Album: Clicks & Cuts 3

Label: Mille Plateaux

Review date: Apr. 3, 2003

The Cutting Room Floor


For a time, Mille Plateaux was the cream of the crop of indie dance labels, producing a stream of blissful IDM records that tickled the senses and moved the mind. All of a sudden, hipster record collectors and E’d up ravers alike were turning their ears to Germany, catching every beat to hit the street. With the halcyon days of the Berlin club scene long gone, there was a new sound rising from the Rhone and Mille Plateaux was there chronicling the growth of glitch.

The Clicks & Cuts series became a great way of introducing the world to this new, melodic, experimental side of European dance music. Toss a bunch of artists together, add some zippy, computer-generated artwork and voila! The concept worked well, with the discs even managing to net a fair amount of press in the club-retarded confines of the US.

The collection really hit its stride with the second volume, a sprawling, three-disc set of padded drum thumps and glittering electronics. Tossed together into a lavishly packaged set, the album became a classic for late night drivers, crashing clubbers and intellectuals content with staying far away from the dancefloor.

So what went wrong?

Two years after Volume 2, Mille Plateaux’s third offering is a major letdown. Gone is the dizzying experimentalism of the first two collections, replaced by a poppy mass of sputtering club cuts. Gone too, is the sense that the music contained is a cutting-edge commodity. While the first two volumes featured extensive liner notes and essays detailing the rise of glitch, Volume 3 contains not a peep of philosophy to back the aural output. While still packed with many a star of the laptop scene, the true adventurers of Volume 1 and 2, like Kid 606, Pan Sonic and Pole, are nowhere to be found.

Musically, not much has changed -- and there lies the problem. Not only has experimentation taken the back seat to a bouncy dance pulse, the majority of the “cuts” sound incredibly stale. Boris Polonski rips things out of the rut a bit with his stuttering “Diffuse Daten in 5 Min,” and Swayzak make a pleasant return to form following their dismal Dirty Dancing, but the quality tracks are tough to pick out from the overwhelming banality of the whole.

At times, things get downright silly. Luomo’s electro-pop “Melt (agf/dlay edit)” sounds like a wussy 80s r&b cut, the kind of tune that found blasting from neon-lit redneck “dance” clubs and cheap strip joints.

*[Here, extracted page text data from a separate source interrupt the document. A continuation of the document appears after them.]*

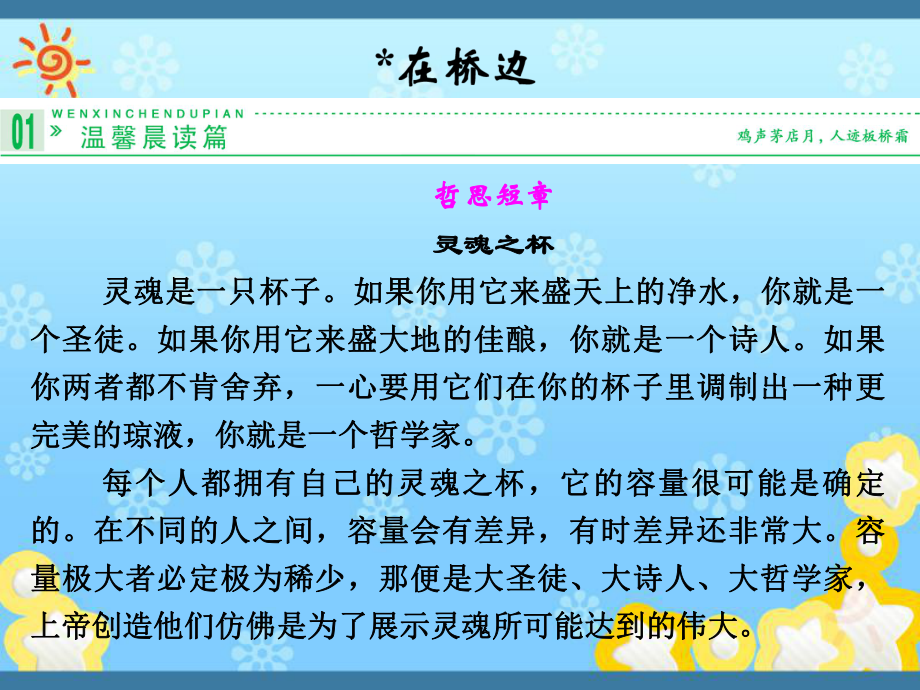 *在桥边

01 WENXINCHENDUPIAN
» 温馨晨读篇

鸡声茅店月，人迹板桥霜

哲思短章

灵魂之杯

灵魂是一只杯子。如果你用它来盛天上的净水，你就是一个圣徒。如果你用它来盛大地的佳酿，你就是一个诗人。如果你两者都不肯舍弃，一心要用它们在你的杯子里调制出一种更完美的琼液，你就是一个哲学家。

每个人都拥有自己的灵魂之杯，它的容量很可能是确定的。在不同的人之间，容量会有差异，有时差异还非常大。容量极大者必定极为稀少，那便是大圣徒、大诗人、大哲学家，上帝创造他们仿佛是为了展示灵魂所可能达到的伟大。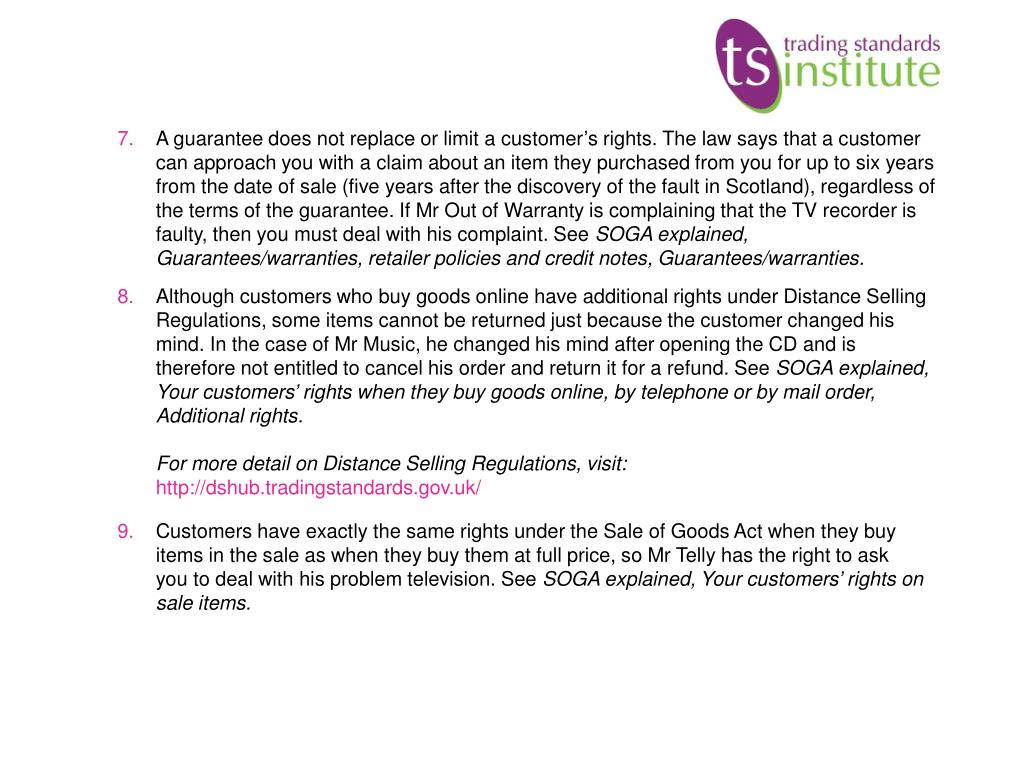 ts trading standards institute

7. A guarantee does not replace or limit a customer's rights. The law says that a customer can approach you with a claim about an item they purchased from you for up to six years from the date of sale (five years after the discovery of the fault in Scotland), regardless of the terms of the guarantee. If Mr Out of Warranty is complaining that the TV recorder is faulty, then you must deal with his complaint. See SOGA explained, Guarantees/warranties, retailer policies and credit notes, Guarantees/warranties.

8. Although customers who buy goods online have additional rights under Distance Selling Regulations, some items cannot be returned just because the customer changed his mind. In the case of Mr Music, he changed his mind after opening the CD and is therefore not entitled to cancel his order and return it for a refund. See SOGA explained, Your customers' rights when they buy goods online, by telephone or by mail order, Additional rights.

For more detail on Distance Selling Regulations, visit:
http://dshub.tradingstandards.gov.uk/

9. Customers have exactly the same rights under the Sale of Goods Act when they buy items in the sale as when they buy them at full price, so Mr Telly has the right to ask you to deal with his problem television. See SOGA explained, Your customers' rights on sale items.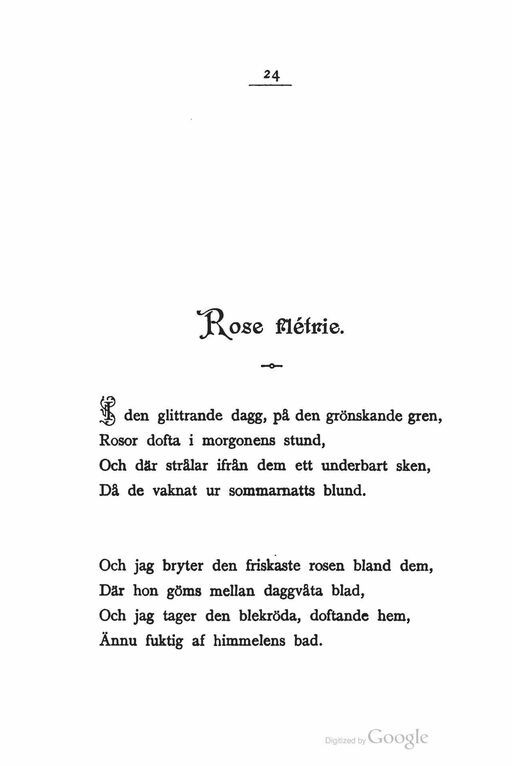 24

Rose flétrie.

I den glittrande dagg, på den grönskande gren,
Rosor dofta i morgonens stund,
Och där strålar ifrån dem ett underbart sken,
Då de vaknat ur sommarnatts blund.

Och jag bryter den friskaste rosen bland dem,
Där hon göms mellan daggvåta blad,
Och jag tager den blekröda, doftande hem,
Ännu fuktig af himmelens bad.

Digitized by Google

More than anything, Clicks & Cuts 3 sounds like those shoddy, mid-90s compilations that would package up a bunch of played out UK hits and send them to the States in hope of creating an interest in dance culture. The tunes are stale and ancient, far from the innovation that stood for a few years before.

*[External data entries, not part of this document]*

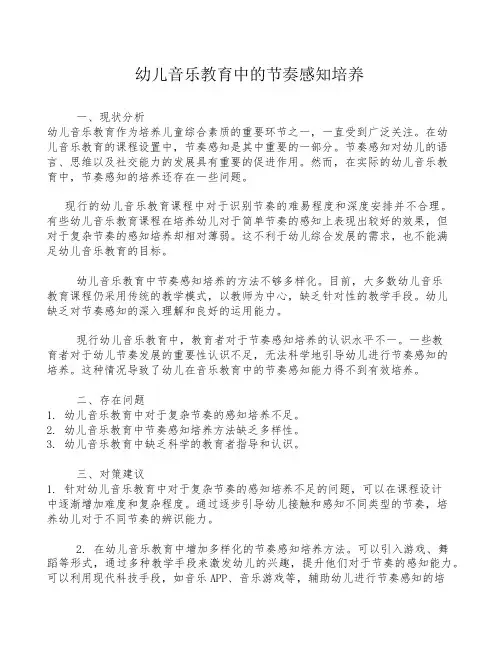 幼儿音乐教育中的节奏感知培养

一、现状分析
幼儿音乐教育作为培养儿童综合素质的重要环节之一，一直受到广泛关注。在幼儿音乐教育的课程设置中，节奏感知是其中重要的一部分。节奏感知对幼儿的语言、思维以及社交能力的发展具有重要的促进作用。然而，在实际的幼儿音乐教育中，节奏感知的培养还存在一些问题。

现行的幼儿音乐教育课程中对于识别节奏的难易程度和深度安排并不合理。有些幼儿音乐教育课程在培养幼儿对于简单节奏的感知上表现出较好的效果，但对于复杂节奏的感知培养却相对薄弱。这不利于幼儿综合发展的需求，也不能满足幼儿音乐教育的目标。

幼儿音乐教育中节奏感知培养的方法不够多样化。目前，大多数幼儿音乐教育课程仍采用传统的教学模式，以教师为中心，缺乏针对性的教学手段。幼儿缺乏对节奏感知的深入理解和良好的运用能力。

现行幼儿音乐教育中，教育者对于节奏感知培养的认识水平不一。一些教育者对于幼儿节奏发展的重要性认识不足，无法科学地引导幼儿进行节奏感知的培养。这种情况导致了幼儿在音乐教育中的节奏感知能力得不到有效培养。

二、存在问题
1. 幼儿音乐教育中对于复杂节奏的感知培养不足。
2. 幼儿音乐教育中节奏感知培养方法缺乏多样性。
3. 幼儿音乐教育中缺乏科学的教育者指导和认识。

三、对策建议
1. 针对幼儿音乐教育中对于复杂节奏的感知培养不足的问题，可以在课程设计中逐渐增加难度和复杂程度。通过逐步引导幼儿接触和感知不同类型的节奏，培养幼儿对于不同节奏的辨识能力。

2. 在幼儿音乐教育中增加多样化的节奏感知培养方法。可以引入游戏、舞蹈等形式，通过多种教学手段来激发幼儿的兴趣，提升他们对于节奏的感知能力。可以利用现代科技手段，如音乐APP、音乐游戏等，辅助幼儿进行节奏感知的培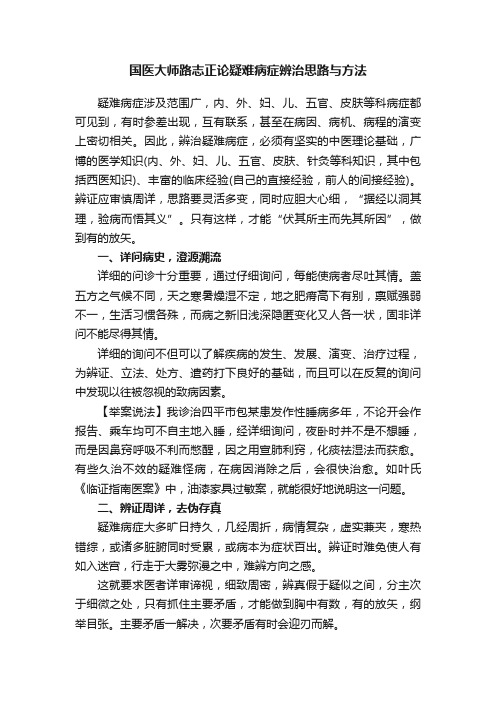 国医大师路志正论疑难病症辨治思路与方法

疑难病症涉及范围广，内、外、妇、儿、五官、皮肤等科病症都可见到，有时参差出现，互有联系，甚至在病因、病机、病程的演变上密切相关。因此，辨治疑难病症，必须有坚实的中医理论基础，广博的医学知识(内、外、妇、儿、五官、皮肤、针灸等科知识，其中包括西医知识)、丰富的临床经验(自己的直接经验，前人的间接经验)。辨证应审慎周详，思路要灵活多变，同时应胆大心细，“据经以洞其理，验病而悟其义”。只有这样，才能“伏其所主而先其所因”，做到有的放矢。

一、详问病史，澄源溯流

详细的问诊十分重要，通过仔细询问，每能使病者尽吐其情。盖五方之气候不同，天之寒暑燥湿不定，地之肥瘠高下有别，禀赋强弱不一，生活习惯各殊，而病之新旧浅深隐匿变化又人各一状，固非详问不能尽得其情。

详细的询问不但可以了解疾病的发生、发展、演变、治疗过程，为辨证、立法、处方、遣药打下良好的基础，而且可以在反复的询问中发现以往被忽视的致病因素。

【举案说法】我诊治四平市包某患发作性睡病多年，不论开会作报告、乘车均可不自主地入睡，经详细询问，夜卧时并不是不想睡，而是因鼻窍呼吸不利而憋醒，因之用宣肺利窍，化痰祛湿法而获愈。有些久治不效的疑难怪病，在病因消除之后，会很快治愈。如叶氏《临证指南医案》中，油漆家具过敏案，就能很好地说明这一问题。

二、辨证周详，去伪存真

疑难病症大多旷日持久，几经周折，病情复杂，虚实兼夹，寒热错综，或诸多脏腑同时受累，或病本为症状百出。辨证时难免使人有如入迷宫，行走于大雾弥漫之中，难辨方向之感。

这就要求医者详审谛视，细致周密，辨真假于疑似之间，分主次于细微之处，只有抓住主要矛盾，才能做到胸中有数，有的放矢，纲举目张。主要矛盾一解决，次要矛盾有时会迎刃而解。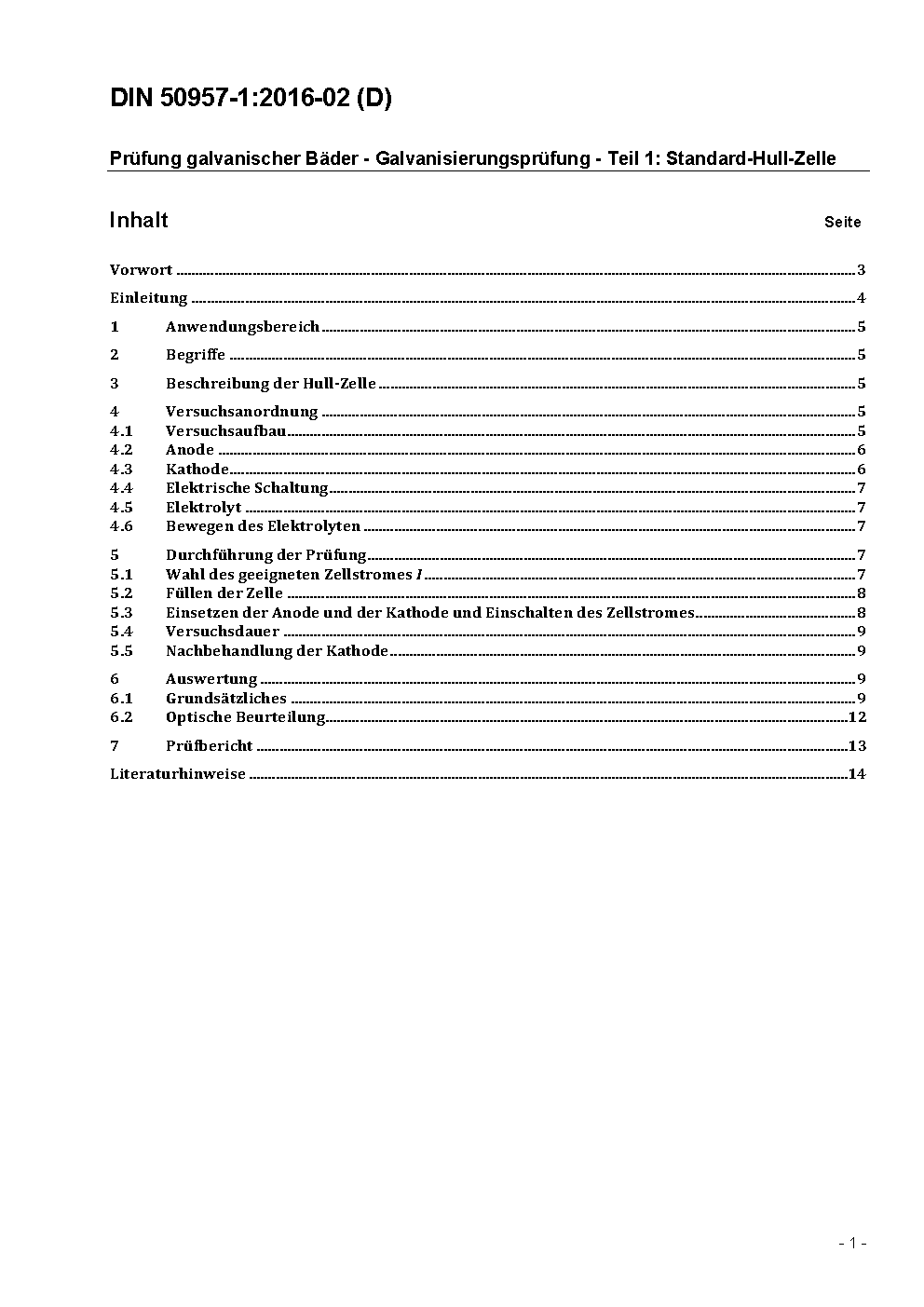 DIN 50957-1:2016-02 (D)

Prüfung galvanischer Bäder - Galvanisierungsprüfung - Teil 1: Standard-Hull-Zelle

Inhalt

Seite

Vorwort ..... 3
Einleitung ..... 4
1 Anwendungsbereich ..... 5
2 Begriffe ..... 5
3 Beschreibung der Hull-Zelle ..... 5
4 Versuchsanordnung ..... 5
4.1 Versuchsaufbau ..... 5
4.2 Anode ..... 6
4.3 Kathode ..... 6
4.4 Elektrische Schaltung ..... 7
4.5 Elektrolyt ..... 7
4.6 Bewegen des Elektrolyten ..... 7
5 Durchführung der Prüfung ..... 7
5.1 Wahl des geeigneten Zellstromes $I$ ..... 7
5.2 Füllen der Zelle ..... 8
5.3 Einsetzen der Anode und der Kathode und Einschalten des Zellstromes ..... 8
5.4 Versuchsdauer ..... 9
5.5 Nachbehandlung der Kathode ..... 9
6 Auswertung ..... 9
6.1 Grundsätzliches ..... 9
6.2 Optische Beurteilung ..... 12
7 Prüfbericht ..... 13
Literaturhinweise ..... 14

- 1 -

So what’s the reason for Mille Plateaux’s fall? Maybe the increased popularity of IDM music has simply brought exposure to so many labels and artists that one of the ones that started it all has become dated. Maybe it’s more to do with the recent focus on bands who are relinquishing the laptop to make more “traditionally” experimental music. Either way, Mille Plateaux is dangerously close to having Clicks & Cuts become the next Trance Europe Express.